• GOAL OF THE EXERCISE
In the entries below, begin at the line that has "2003 Audi A6", stop after the line that has "Cyril Roquelaine; Azog", and output those lines exactly with no pictures.

• GIVEN INFORMATION
"""
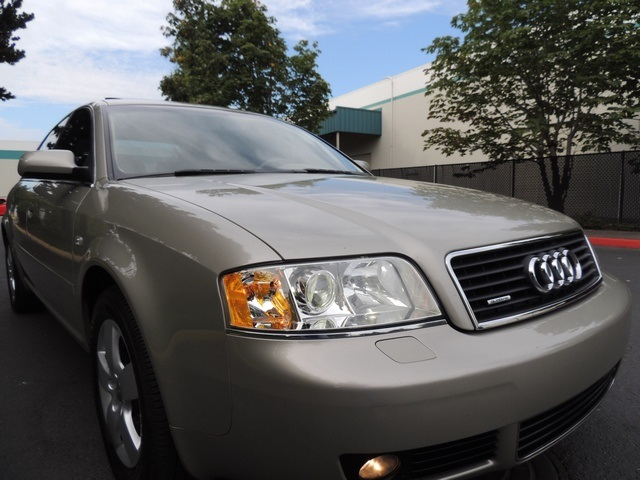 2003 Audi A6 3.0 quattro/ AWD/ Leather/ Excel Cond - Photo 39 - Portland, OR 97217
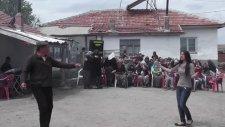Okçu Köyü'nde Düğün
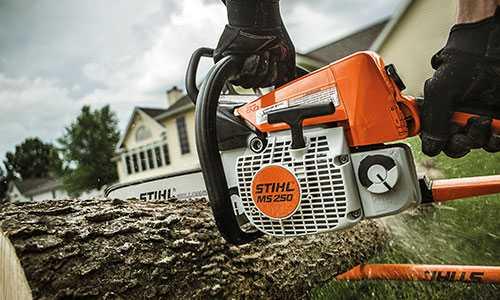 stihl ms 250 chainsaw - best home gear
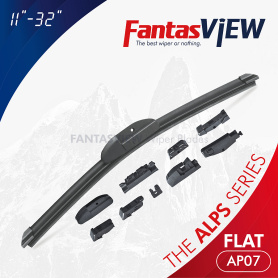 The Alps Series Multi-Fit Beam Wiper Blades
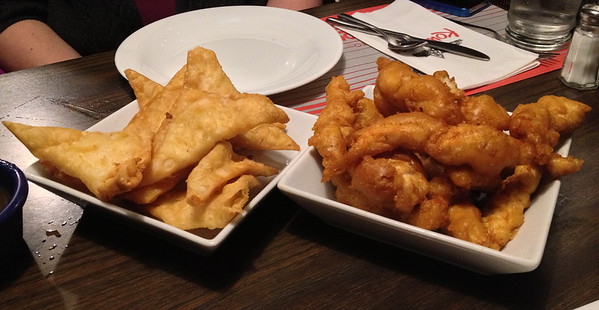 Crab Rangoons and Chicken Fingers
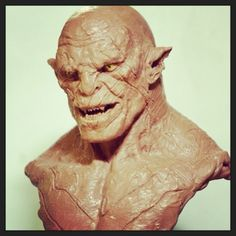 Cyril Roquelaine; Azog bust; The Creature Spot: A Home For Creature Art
"""
"""
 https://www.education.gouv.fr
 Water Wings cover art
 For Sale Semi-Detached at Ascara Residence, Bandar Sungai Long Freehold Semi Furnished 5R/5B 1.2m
"""
• WRITTEN RESPONSE
 2003 Audi A6 3.0 quattro/ AWD/ Leather/ Excel Cond - Photo 39 - Portland, OR 97217
Okçu Köyü'nde Düğün
 stihl ms 250 chainsaw - best home gear
 The Alps Series Multi-Fit Beam Wiper Blades
 Crab Rangoons and Chicken Fingers
 Cyril Roquelaine; Azog bust; The Creature Spot: A Home For Creature Art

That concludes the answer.